The medications she was prescribed had side effects that the client did not like, so she self-medicated with methamphetamine and marijuana.
Such use led her to associating with folks that were not healthy for her. She began seeing a young man, age 27, with a long criminal history. The man had significant anger management issues and would often strangle our client or punch her if she did not give him sex. At the same time, our client needed a source for her drugs and he provided this, so she tolerated his abuse.
Finally, she decided to end the relationship and told him to leave her mobile home, which she rented and lived in alone. The man did not appreciate our client’s decision and tried to strangle our client once again. Our client fought him off and then picked up a knife as the man was walking out of the mobile home. Our client stabbed him under the rib cage area, puncturing his lung and coming just two centimeters from his heart.
The ease with which the knife entered the man’s body shocked our client. She called 911 immediately as the man lay on a couch, groaning in the background “I’m going to die, I’m going to die.”
Torrance Police Department officers responded to the 911 call and immediately arrested our client, who admitted to causing the puncture wound. The victim was taken to Harbor General UCLA Medical Center where he stayed for a few days leaving before doctors released him. He left on his own because he was experiencing significant withdrawal symptoms from the drugs he was physically addicted to (doctors noted this in his medical records).

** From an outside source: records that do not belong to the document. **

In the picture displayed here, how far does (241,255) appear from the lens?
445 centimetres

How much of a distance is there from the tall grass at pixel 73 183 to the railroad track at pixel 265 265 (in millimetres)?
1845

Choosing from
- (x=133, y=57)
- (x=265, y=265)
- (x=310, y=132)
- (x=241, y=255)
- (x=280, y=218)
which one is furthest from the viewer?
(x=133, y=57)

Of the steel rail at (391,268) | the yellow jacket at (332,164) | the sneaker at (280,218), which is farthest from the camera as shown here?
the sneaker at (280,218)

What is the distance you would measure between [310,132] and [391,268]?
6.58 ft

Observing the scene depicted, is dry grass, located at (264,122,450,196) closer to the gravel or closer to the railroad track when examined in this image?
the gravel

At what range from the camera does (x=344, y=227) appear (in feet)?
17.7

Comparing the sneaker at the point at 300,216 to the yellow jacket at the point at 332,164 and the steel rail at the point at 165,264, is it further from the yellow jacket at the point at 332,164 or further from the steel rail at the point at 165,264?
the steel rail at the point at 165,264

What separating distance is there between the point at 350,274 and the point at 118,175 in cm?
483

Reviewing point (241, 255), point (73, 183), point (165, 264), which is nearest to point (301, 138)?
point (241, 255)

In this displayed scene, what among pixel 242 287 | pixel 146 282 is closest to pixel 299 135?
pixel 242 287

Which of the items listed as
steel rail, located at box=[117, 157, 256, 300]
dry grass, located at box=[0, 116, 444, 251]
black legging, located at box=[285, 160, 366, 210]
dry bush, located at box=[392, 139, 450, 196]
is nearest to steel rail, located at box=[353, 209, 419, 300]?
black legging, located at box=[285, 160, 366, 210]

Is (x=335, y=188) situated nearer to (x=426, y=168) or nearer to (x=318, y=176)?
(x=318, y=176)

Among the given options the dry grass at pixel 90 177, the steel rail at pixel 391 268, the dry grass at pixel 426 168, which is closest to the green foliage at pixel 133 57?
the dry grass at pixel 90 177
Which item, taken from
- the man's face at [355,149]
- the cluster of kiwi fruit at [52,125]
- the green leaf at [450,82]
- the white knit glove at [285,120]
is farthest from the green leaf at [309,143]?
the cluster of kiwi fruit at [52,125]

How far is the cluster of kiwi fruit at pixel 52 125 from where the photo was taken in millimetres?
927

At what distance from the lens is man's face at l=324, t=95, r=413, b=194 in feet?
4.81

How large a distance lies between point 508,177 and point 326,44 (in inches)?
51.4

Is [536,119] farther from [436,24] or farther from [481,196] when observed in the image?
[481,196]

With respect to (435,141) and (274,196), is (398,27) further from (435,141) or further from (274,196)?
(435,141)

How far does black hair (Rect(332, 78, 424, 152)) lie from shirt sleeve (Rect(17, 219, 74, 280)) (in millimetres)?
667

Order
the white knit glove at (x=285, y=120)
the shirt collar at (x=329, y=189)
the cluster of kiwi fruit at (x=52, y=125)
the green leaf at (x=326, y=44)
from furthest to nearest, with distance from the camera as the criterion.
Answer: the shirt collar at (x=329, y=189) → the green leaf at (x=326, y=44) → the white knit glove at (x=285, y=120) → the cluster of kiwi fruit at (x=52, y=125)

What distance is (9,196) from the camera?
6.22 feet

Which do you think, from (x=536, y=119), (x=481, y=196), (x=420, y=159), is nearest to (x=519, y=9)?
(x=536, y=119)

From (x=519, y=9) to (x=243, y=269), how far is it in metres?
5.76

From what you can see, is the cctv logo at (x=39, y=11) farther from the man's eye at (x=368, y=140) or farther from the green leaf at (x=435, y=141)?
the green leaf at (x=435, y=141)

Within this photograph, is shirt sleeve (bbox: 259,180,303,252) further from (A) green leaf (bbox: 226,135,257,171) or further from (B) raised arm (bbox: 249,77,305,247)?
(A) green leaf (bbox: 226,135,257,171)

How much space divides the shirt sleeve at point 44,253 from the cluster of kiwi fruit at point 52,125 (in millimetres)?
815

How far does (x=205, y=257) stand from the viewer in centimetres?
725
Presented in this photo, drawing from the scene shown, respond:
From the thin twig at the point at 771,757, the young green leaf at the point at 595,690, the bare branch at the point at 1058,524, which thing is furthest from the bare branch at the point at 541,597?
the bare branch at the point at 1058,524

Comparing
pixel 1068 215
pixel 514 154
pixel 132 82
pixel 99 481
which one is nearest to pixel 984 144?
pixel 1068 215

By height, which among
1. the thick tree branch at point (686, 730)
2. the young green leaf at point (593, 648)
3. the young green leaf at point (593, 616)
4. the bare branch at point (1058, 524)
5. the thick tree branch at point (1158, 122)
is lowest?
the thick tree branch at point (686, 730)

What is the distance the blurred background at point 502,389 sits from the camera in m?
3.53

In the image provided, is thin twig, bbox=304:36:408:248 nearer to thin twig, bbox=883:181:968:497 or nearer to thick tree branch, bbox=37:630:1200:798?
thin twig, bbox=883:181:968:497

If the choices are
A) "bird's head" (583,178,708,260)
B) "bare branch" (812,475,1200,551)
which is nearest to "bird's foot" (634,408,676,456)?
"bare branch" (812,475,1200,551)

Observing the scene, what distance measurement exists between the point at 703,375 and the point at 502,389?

Our client was arrested for felony assault with a deadly weapon (Penal Code § 245(a)(1)), as well as felony domestic violence (Penal Code § 273.5(a)), and taken to the Torrance Police Department. The adoptive parents of the client called Greg on a Saturday afternoon and Greg immediately drove down to the Torrance Police Station to meet with the client and learn more about the incident. Greg was particularly interested in knowing if self-defense or mutual combat was an issue, which he suspected was an issue.
The adoptive parents of the client did not post bail for the client at first, but after about two weeks, they did so because our client’s mental condition was deteriorating quickly without mental health treatment. She was also begging to be released because she simply did not enjoy jail.
The case was filed with just one cause of action: felony domestic violence under Penal Code § 273.5(a), but with sentencing enhancements for great bodily injury (Penal Code § 12022.7(c)), and personal use of a knife, a deadly weapon, under Penal Code 12022(b)(1), which made the crime a serious felony and a strike under Penal Code § 1192.7(c)(23).
Torrance Superior Courthouse
The case was assigned to a special prosecutor at the Torrance Courthouse. The first offer to our client was three years in state prison, premised on two years for the assault with a deadly weapon, plus one year more for a one-year sentencing enhancement due to the great bodily injury.
After several court appearances, Greg was able to negotiate a plea bargain wherein the client would serve no time in custody, but would be sentenced to five years in state prison, suspended (a “joint suspended”), plus an obligation to perform 60 days of community service, attend 52 batterers program classes and 104 Narcotics Anonymous (NA) meetings. The client, as well as her family, was overjoyed at the resolution insofar as it spared her time in prison. The resolution would allow her to find employment, continue overcoming her substance abuse issues and resume her college education.